Uno a uno, los cadáveres recuperaron aquella apariencia de vida. En cada ocasión, los ojos del fantasma correspondiente buscaron a sus seres queridos entre los vivos, pero éstos les volvieron la espalda. Uno a uno, cada uno de los cadáveres ocupó su lugar al fondo de la caverna, sumándose al numeroso grupo de muertos vivientes situado tras los vivos. Los jóvenes guerreros se sumaron a las filas de sus compañeros muertos. Los cadáveres de los ancianos, los más difíciles de convencer para que resucitaran, se alzaron como agotados durmientes que por fin hubieran podido tumbarse a descansar y no quisieran despertar de su sueño. El niño permaneció un rato cerca de sus padres y, por fin, se alejó para sumarse a un grupo de cadáveres animados de su misma edad. Haplo advirtió que había muchos chiquillos entre los muertos y muy pocos entre los vivos. Recordó las palabras de Edmund, «Este mundo está agonizando», y entendió a qué se refería.

Pero el patryn cayó también en la cuenta de otra cosa. ¡Aquella gente poseía la llave a la vida eterna! ¿Qué mejor regalo podía llevar Haplo a su Señor y a su pueblo? Con aquello, los patryn ya no volverían a estar a merced de su prisión. Si el Laberinto los mataba, sólo tendrían que resucitar y seguir luchando; los cadáveres pasarían a engrosar las filas de los patryn, una y otra vez, hasta que finalmente consiguieran derrotarlo. ¡Y, entonces, no habría en el universo ejército que pudiera detenerlos, pues mal podría un ejército de soldados vivos derrotar jamás a otro formado por los muertos!

Sólo tenía que aprender el secreto de la magia rúnica, se dijo Haplo. Y allí mismo, siguió pensando mientras volvía la mirada hacia Alfred, tenía a quien podía enseñarle. Sin embargo, debía ser paciente y esperar la ocasión propicia. Su compañero de viaje aún no sabía mucho más que él, pero no tardaría en enterarse. Era inevitable. ¡Y, cuando Alfred averiguara el secreto, él se encargaría de sonsacárselo!

El último cadáver en incorporarse fue el del anciano que lucía la corona de oro. Al principio, pareció que el viejo iba a resistirse a todos sus esfuerzos. Su fantasma era más poderoso que los demás y permaneció sobre el cuerpo con aire retador, desafiando las súplicas del nigromante e incluso —tras una mirada de disculpa al apenado príncipe— sus amenazas. Por último, con expresión ceñuda, el nigromante movió la cabeza y extendió las manos en alto en ademán de darse por vencido. Entonces, el propio príncipe se adelantó y dirigió unas palabras al cuerpo que yacía en el suelo a sus pies.

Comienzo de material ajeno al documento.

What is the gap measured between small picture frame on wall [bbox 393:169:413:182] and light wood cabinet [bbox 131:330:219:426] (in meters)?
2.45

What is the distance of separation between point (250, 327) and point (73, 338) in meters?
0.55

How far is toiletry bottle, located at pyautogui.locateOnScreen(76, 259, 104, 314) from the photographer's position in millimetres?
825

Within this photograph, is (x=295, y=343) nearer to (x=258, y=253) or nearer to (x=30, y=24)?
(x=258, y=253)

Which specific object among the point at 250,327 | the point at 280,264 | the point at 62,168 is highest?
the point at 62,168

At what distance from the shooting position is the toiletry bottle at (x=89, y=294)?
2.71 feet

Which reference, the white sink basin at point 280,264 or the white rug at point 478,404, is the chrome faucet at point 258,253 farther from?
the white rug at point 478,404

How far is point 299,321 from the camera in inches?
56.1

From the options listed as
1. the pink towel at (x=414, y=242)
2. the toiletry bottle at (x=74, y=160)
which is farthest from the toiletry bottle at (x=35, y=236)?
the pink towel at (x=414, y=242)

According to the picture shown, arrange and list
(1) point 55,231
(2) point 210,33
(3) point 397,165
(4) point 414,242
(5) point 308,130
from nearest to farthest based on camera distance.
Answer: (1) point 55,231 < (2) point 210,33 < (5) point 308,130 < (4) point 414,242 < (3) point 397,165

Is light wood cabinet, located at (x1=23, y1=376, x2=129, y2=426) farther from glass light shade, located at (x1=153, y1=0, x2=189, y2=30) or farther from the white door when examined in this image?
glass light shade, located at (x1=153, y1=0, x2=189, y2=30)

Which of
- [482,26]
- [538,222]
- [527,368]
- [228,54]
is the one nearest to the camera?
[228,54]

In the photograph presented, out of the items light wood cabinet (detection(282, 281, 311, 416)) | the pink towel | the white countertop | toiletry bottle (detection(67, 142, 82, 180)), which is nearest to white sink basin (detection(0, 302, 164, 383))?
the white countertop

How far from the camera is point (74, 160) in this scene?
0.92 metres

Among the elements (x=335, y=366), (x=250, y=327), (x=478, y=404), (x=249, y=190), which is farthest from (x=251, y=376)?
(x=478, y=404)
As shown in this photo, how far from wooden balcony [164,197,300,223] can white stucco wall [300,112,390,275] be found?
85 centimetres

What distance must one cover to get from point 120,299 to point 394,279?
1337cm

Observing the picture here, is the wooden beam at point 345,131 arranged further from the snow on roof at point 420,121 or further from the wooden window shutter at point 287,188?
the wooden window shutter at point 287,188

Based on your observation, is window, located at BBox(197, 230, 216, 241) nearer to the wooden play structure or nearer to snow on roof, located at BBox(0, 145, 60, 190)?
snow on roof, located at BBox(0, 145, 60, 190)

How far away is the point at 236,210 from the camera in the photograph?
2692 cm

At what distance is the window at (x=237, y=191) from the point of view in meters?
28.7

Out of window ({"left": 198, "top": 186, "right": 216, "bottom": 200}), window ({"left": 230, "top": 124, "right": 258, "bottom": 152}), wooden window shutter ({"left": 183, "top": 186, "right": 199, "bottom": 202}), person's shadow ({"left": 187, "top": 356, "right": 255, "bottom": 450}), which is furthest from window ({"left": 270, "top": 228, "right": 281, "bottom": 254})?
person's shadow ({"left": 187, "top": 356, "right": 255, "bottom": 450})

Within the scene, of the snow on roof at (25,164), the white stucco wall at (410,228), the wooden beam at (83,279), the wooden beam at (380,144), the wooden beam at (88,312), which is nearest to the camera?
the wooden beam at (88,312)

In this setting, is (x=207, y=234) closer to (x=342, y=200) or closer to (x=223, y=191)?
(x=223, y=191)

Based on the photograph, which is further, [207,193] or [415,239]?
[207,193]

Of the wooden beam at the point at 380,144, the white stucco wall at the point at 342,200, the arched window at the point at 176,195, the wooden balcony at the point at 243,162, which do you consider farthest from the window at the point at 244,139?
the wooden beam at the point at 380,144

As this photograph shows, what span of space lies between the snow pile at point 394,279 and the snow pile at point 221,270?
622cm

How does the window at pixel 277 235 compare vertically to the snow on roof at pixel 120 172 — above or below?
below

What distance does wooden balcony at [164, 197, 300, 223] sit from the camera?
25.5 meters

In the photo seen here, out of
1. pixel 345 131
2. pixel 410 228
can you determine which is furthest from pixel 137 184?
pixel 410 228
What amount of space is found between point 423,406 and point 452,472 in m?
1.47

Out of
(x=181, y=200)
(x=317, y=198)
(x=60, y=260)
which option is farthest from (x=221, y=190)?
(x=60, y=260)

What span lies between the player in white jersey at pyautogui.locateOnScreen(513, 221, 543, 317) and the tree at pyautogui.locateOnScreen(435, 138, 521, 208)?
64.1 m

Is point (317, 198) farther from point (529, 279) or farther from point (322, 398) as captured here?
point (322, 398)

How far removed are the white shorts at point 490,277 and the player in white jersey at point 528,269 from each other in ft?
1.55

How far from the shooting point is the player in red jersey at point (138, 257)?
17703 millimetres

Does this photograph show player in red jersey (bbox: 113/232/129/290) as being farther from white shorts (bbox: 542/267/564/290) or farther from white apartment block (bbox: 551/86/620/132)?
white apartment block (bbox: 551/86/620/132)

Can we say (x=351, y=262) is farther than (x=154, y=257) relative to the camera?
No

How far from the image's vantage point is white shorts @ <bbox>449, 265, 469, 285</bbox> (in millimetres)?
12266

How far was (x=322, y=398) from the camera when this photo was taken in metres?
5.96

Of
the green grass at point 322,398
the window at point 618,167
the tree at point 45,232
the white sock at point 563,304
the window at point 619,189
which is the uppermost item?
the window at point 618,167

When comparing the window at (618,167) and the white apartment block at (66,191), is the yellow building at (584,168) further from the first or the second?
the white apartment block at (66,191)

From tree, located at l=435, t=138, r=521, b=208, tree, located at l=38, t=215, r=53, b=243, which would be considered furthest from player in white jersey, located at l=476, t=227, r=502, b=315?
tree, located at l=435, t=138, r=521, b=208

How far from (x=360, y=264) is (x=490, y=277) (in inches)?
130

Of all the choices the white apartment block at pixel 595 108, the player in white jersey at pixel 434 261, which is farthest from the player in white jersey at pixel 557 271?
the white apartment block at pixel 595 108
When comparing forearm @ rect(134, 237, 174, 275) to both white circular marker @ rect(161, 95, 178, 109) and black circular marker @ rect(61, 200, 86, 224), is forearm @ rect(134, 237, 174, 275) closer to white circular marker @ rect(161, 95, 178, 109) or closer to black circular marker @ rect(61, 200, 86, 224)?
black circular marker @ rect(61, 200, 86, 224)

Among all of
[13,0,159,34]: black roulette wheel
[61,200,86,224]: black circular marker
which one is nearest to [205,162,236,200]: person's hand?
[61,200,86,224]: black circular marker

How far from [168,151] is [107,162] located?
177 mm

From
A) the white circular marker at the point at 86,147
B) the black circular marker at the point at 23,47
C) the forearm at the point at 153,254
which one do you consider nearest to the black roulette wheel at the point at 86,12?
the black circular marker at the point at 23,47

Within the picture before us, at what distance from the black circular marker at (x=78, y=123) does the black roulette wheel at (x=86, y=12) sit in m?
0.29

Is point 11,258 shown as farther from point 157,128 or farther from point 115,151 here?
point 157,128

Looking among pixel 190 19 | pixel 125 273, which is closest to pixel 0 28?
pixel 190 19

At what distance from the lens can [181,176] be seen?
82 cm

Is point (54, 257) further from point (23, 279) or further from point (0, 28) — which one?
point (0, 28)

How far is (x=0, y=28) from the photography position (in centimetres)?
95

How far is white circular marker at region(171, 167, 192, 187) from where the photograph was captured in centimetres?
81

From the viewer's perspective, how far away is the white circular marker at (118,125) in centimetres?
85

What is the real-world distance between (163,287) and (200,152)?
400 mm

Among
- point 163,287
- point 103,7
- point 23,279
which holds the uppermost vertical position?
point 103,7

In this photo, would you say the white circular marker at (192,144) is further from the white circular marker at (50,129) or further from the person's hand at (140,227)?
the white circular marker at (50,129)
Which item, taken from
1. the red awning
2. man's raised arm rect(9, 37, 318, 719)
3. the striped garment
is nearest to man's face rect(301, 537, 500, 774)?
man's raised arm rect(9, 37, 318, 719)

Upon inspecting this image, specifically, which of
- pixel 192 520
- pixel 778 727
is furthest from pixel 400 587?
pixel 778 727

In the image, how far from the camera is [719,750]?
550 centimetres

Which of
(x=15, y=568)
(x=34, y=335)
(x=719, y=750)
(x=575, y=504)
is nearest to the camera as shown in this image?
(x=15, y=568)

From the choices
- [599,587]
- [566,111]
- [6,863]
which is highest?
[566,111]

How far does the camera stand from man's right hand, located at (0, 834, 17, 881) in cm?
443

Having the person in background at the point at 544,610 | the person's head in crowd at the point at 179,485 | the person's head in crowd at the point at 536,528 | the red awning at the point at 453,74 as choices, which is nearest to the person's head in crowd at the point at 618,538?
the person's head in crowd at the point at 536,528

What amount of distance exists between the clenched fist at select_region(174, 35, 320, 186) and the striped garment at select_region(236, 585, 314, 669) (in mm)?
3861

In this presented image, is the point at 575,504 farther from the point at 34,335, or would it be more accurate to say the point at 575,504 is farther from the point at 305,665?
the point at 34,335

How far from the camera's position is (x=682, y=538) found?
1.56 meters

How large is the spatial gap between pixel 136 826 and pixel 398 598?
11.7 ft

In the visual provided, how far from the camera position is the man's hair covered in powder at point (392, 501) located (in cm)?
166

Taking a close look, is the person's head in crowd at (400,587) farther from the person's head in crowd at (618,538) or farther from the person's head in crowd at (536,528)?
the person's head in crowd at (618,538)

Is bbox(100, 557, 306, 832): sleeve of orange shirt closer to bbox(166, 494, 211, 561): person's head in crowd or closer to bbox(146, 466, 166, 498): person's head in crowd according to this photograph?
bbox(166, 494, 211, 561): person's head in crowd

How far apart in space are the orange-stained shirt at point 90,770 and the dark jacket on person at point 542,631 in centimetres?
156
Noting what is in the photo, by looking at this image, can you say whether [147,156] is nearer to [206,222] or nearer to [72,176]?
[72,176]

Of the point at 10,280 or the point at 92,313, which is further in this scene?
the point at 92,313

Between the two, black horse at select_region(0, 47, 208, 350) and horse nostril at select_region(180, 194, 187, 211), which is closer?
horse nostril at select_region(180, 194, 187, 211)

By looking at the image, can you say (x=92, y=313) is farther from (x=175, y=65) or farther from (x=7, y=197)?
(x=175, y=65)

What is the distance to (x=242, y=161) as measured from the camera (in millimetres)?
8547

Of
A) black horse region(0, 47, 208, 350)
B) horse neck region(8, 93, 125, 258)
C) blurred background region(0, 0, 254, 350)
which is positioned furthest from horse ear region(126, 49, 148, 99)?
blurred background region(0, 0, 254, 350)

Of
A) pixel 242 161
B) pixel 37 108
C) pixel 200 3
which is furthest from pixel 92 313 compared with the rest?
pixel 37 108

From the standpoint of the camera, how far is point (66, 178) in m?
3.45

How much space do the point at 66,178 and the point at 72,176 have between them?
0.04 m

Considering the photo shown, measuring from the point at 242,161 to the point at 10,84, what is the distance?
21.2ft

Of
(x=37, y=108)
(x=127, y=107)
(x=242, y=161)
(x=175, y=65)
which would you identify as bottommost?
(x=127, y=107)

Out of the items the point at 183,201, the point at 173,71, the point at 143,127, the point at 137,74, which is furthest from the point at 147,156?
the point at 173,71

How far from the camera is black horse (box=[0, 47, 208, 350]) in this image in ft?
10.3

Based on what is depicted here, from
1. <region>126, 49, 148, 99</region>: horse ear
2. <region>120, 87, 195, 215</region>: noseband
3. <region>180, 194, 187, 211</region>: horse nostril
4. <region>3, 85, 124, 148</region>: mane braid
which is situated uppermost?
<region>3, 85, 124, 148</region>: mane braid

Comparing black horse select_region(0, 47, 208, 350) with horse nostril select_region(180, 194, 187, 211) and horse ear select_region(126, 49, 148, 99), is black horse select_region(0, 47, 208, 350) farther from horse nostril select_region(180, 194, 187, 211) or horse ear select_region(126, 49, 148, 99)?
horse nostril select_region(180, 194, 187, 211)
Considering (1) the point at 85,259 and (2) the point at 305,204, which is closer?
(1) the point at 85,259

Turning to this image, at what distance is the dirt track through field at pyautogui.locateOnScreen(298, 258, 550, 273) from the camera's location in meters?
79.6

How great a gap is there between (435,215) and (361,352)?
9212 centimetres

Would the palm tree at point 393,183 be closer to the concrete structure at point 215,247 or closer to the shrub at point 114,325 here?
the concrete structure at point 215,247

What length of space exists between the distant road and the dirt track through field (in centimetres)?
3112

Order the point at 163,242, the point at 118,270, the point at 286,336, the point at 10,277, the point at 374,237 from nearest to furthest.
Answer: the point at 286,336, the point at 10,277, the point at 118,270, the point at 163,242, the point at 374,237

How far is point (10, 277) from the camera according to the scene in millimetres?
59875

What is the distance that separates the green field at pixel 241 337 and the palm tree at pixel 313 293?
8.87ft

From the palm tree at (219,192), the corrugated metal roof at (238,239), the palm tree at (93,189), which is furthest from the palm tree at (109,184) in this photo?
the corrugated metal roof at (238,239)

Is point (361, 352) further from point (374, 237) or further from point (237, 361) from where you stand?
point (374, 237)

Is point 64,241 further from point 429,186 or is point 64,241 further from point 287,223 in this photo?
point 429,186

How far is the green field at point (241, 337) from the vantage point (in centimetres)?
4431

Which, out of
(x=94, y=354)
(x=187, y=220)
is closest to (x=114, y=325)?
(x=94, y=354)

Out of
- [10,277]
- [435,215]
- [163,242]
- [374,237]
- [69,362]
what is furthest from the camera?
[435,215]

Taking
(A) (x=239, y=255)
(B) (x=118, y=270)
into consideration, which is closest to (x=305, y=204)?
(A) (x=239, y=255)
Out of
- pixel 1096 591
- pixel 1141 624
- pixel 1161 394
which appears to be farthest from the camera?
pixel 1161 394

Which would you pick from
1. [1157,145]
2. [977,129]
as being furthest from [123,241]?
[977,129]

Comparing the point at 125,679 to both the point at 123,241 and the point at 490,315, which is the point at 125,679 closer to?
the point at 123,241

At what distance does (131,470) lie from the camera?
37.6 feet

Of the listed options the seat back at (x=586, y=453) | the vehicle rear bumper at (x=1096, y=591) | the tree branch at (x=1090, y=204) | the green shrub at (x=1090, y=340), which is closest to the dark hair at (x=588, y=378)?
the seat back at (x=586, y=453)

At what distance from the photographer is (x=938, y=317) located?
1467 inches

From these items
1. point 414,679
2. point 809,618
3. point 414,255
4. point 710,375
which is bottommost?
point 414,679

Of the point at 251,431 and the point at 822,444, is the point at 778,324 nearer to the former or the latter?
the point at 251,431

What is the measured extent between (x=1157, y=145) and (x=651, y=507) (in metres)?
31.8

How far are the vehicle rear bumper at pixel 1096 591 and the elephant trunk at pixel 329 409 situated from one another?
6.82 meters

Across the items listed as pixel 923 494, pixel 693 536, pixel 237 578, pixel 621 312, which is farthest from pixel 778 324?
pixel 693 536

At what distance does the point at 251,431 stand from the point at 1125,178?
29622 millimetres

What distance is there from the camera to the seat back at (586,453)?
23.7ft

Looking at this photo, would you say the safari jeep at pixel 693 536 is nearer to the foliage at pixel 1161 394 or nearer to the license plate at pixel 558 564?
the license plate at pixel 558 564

—Sé lo cansado que estás de vivir, padre, y lo mucho que deseas y te mereces el descanso eterno, pero piensa en la alternativa. Te verás atrapado bajo tierra. Tu mente continuará funcionando, pero conocerás la desesperación, la amarga frustración de ser totalmente impotente para influir en el mundo que te rodea. Y vivirás así durante siglos y siglos, atrapado en la nada. ¡La resurrección es mucho mejor, padre! Así seguirás con nosotros, con el pueblo que te necesita. Podrás aconsejarnos...

El fantasma del anciano se agitó, movido por un viento que sólo él podía notar. Parecía frustrado por el hecho de no poder comunicar lo que, con evidente desesperación, deseaba revelar.

—¡Padre, por favor! —suplicó Edmund—. ¡Vuelve a nosotros! ¡Te necesitamos!

El fantasma fluctuó y perdió sustancia hasta casi desvanecerse. El cadáver se movió. Lo atravesó la misma energía mágica que había sacudido a los demás y se puso en pie a duras penas.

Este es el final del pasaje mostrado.